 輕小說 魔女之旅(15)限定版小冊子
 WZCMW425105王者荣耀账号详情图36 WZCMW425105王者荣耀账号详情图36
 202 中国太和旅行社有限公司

□ □ □ □ □

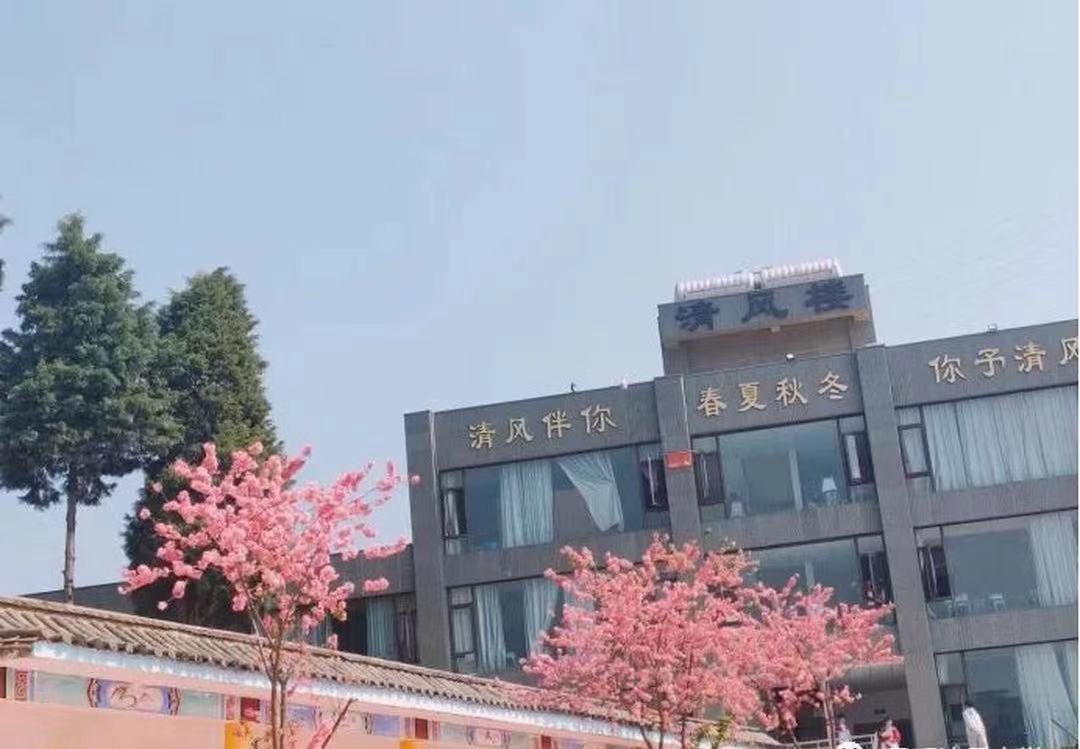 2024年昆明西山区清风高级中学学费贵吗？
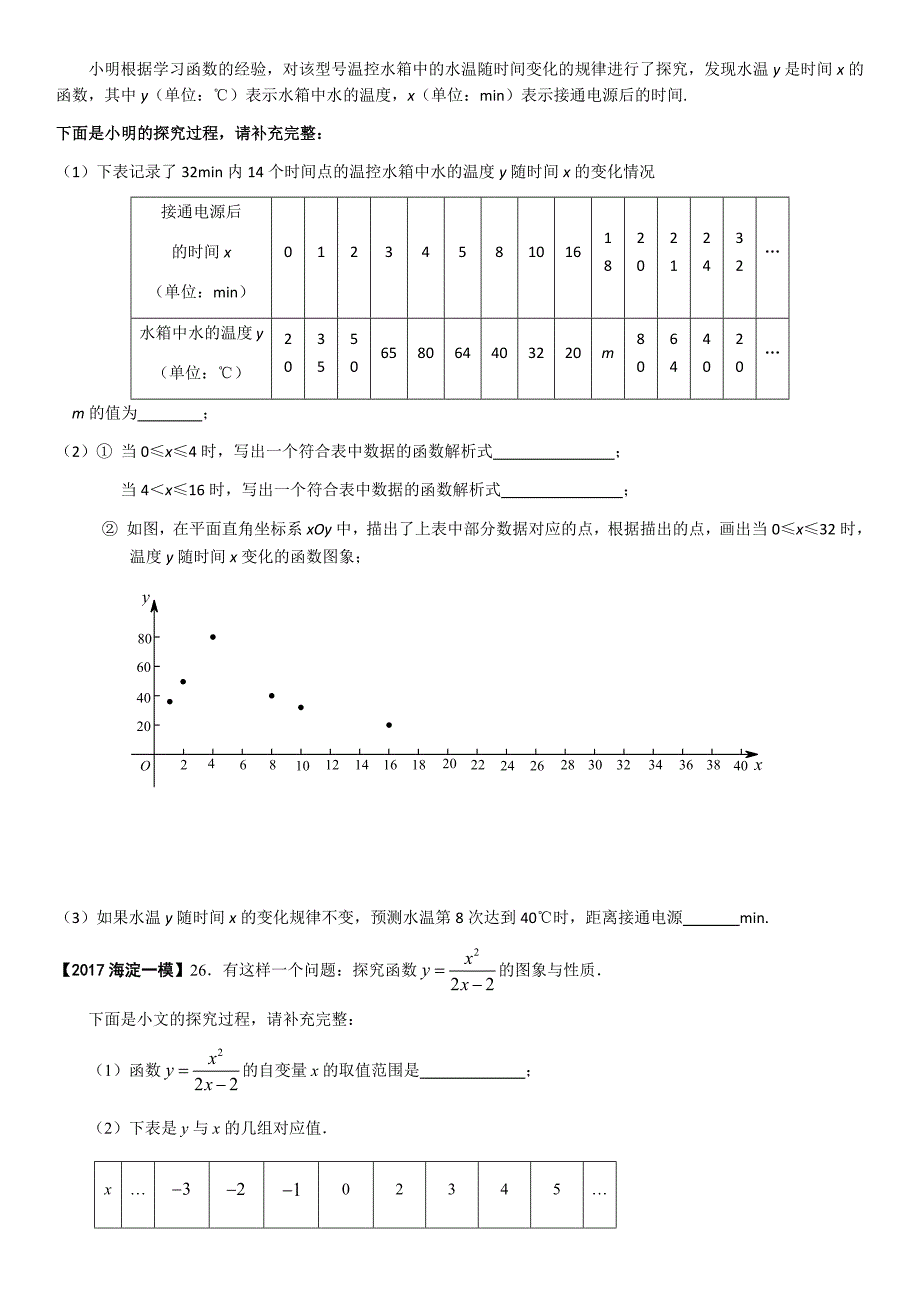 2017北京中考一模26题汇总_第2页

□ □ □ □ □

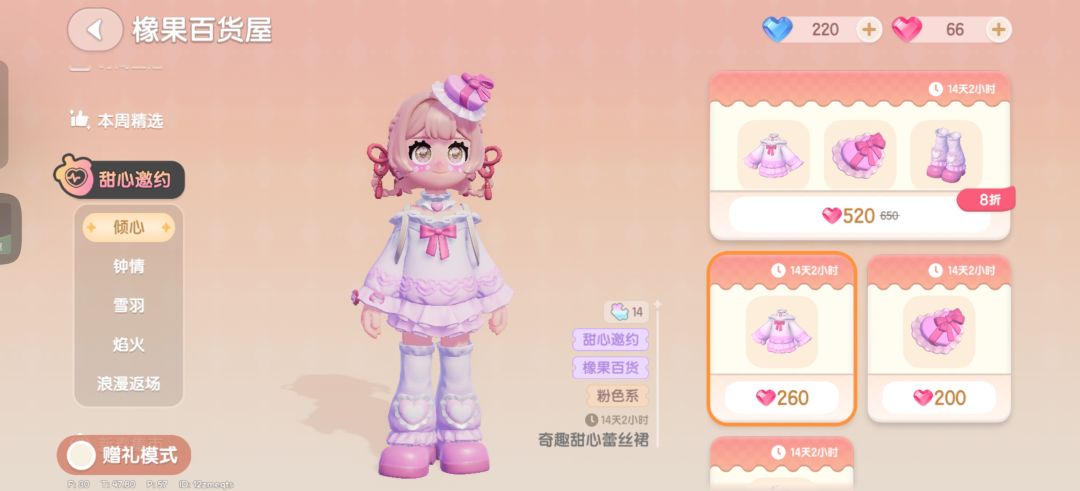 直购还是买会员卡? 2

□ □ □ □ □

_TASK INSTRUCTIONS:_ Begin with the line that has "輕小說 魔女之旅(15)限定版小冊子" in the listing above and end after the line that has "202 中国太和旅行社有限公司"; output those lines exactly.

_SOLUTION:_
 輕小說 魔女之旅(15)限定版小冊子
 WZCMW425105王者荣耀账号详情图36 WZCMW425105王者荣耀账号详情图36
 202 中国太和旅行社有限公司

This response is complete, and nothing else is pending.